The thrombolysis decision-making context (extreme time dependent nature of treatment outcome, and the need to rapidly consider the trade-offs between the likely long-term benefit and early risk of SICH and its consequences) presents unique challenges for clinicians, patients and their relatives or proxy [6].

Aggregate-level estimates of the likely balance of benefits and risks of harm from treatment derived from event rates reported in randomised controlled trials [4,5] and patient registries [7,8] have been used to support clinical decision-making about thrombolytic treatment and to convey probabilistic information on outcome states to patients/relatives. However, benefit-to-harm ratios differ as a function of individual patient characteristics due to variation between patients who fulfil the licensing criteria for treatment. The weighing up of value in treating any individual patient and communication of this complex information (alongside eligible patients presenting too late to secondary care and lack of adequate infrastructure to support delivery of thrombolysis services [9,10]) is a key reason why thrombolysis is an under-utilised treatment for acute stroke and door to needle times (arrival time at hospital to administration of thrombolysis) are sub-optimal [11,12]. Additional factors inhibiting the use of thrombolysis include physician-related factors such as uncertainty about effectiveness, apprehensions about increased risk of SICH, and unresolved issues on relative contraindications for treatment [5,13-15], and lack of robust data on the likely balance of benefits and risks of treatment in routine practice as a function of individual patient characteristics [16].

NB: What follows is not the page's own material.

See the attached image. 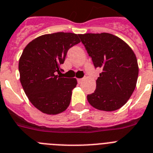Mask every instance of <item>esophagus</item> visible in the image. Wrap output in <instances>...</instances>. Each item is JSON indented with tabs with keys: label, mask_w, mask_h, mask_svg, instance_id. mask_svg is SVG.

Evidence-based tools for thrombolysis in acute stroke such as decision aids [17] are warranted to (i) optimise treatment rates by assisting clinicians to weigh-up the potential net benefit in treating any individual patient; (ii) support clinicians in communicating accurate information on risks/benefits and prognosis to patients (or next of kin/proxy); and (iii) seamlessly support different approaches to decision-making about thrombolysis, including (where appropriate) engagement of patients/relatives in shared decision-making with stroke clinicians [6,18]. However, a recent review identified sub-optimal development (e.g., lack of testing in clinical settings) and content (e.g., failure to convey balanced synopses of benefits/risks) of decision support, patient information and risk communication tools for thrombolysis in acute stroke [6].

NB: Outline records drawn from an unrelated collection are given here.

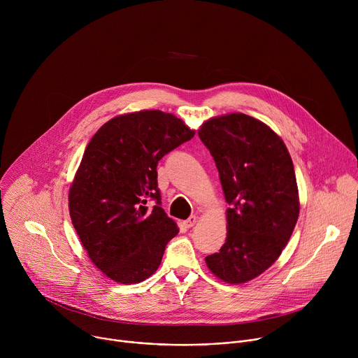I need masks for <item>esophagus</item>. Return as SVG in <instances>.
I'll use <instances>...</instances> for the list:
<instances>
[{"label":"esophagus","instance_id":"esophagus-1","mask_svg":"<svg viewBox=\"0 0 358 358\" xmlns=\"http://www.w3.org/2000/svg\"><path fill=\"white\" fill-rule=\"evenodd\" d=\"M195 222H196V217H195V215H191L187 221H184V225H185L187 228H191V227H194Z\"/></svg>","mask_w":358,"mask_h":358}]
</instances>
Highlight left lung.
I'll use <instances>...</instances> for the list:
<instances>
[{
	"instance_id": "1",
	"label": "left lung",
	"mask_w": 358,
	"mask_h": 358,
	"mask_svg": "<svg viewBox=\"0 0 358 358\" xmlns=\"http://www.w3.org/2000/svg\"><path fill=\"white\" fill-rule=\"evenodd\" d=\"M198 136L211 152L229 203L225 243L206 262L224 282L245 283L272 266L297 222L293 162L271 127L243 113L211 119Z\"/></svg>"
}]
</instances>
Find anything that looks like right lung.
I'll use <instances>...</instances> for the list:
<instances>
[{
	"mask_svg": "<svg viewBox=\"0 0 358 358\" xmlns=\"http://www.w3.org/2000/svg\"><path fill=\"white\" fill-rule=\"evenodd\" d=\"M194 134L170 113L141 110L109 120L89 141L71 185L69 213L89 258L115 282L151 276L178 234L162 208L157 164Z\"/></svg>",
	"mask_w": 358,
	"mask_h": 358,
	"instance_id": "1",
	"label": "right lung"
}]
</instances>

The thrombolysis decision-making context in acute stroke care may be viewed as one in which both clinicians and patients/relatives will gravitate toward a paternalistic model of decision-making. However, the optimal approach to decision-making in emergency contexts such as acute stroke may vary on a case-by-case basis, and stroke clinicians are best placed to facilitate the engagement of patients or their relatives/proxy in a thrombolysis shared decision-making process as much as they desire, as appropriate, in accordance with their preferences and values [19]. Indeed, the decision to treat acute stroke with or without thrombolysis represents a choice-based decision under conditions of uncertainty involving trade-offs between the likely benefit and risk of harm, which is sensitive to the preferences and values of patients with regards to treatment and likely outcome states following acute stroke [20-22]. These conditions are appropriate for shared decision-making.

Exploratory work (interviews with 37 patients/relatives and with 23 clinicians involved in decision making and information provision about thrombolysis) has been reported elsewhere [3]. In summary, this revealed a need: to strengthen relational (face-to-face) decision support from clinicians to guide patients/relatives through the hyper-acute stroke period and thrombolysis decisions; and for decision support for clinicians to weigh-up the value in treating any individual patient with thrombolysis and for communicating individualised benefits/risks to patients/relatives.

As self-report obtained from interviews does not always equate to actual practice, we also used ethnographic methods, including participant observation and informal discussions to explored decision-making processes and practices in situ in three acute units in the north east of England. Participant observation [129.5 hours] enabled examination of the way in which individuals organised and made sense of their experiences, whilst informal discussions provided clarification. Data analysis drew on principles of the constant comparative method. Evolution of field notes and coding were undertaken iteratively and concurrently with further data collection. After multiple readings of the data, categories and codes were derived either directly from the data in the terms used by participants, with reference to relevant literature.

Analysis of seven thrombolysis assessment/decision-making interactions between patients/relatives and clinicians in three acute stroke units revealed clinicians’ had variable preferences on the ‘‘right time” to raise the possibility of thrombolytic treatment with patients/relatives (i.e. before or after CT brain imaging). This reinforced the need for rapid and pragmatic decision support that would be accessible across the acute stroke pathway. Detailed findings of this phase are available from the corresponding author.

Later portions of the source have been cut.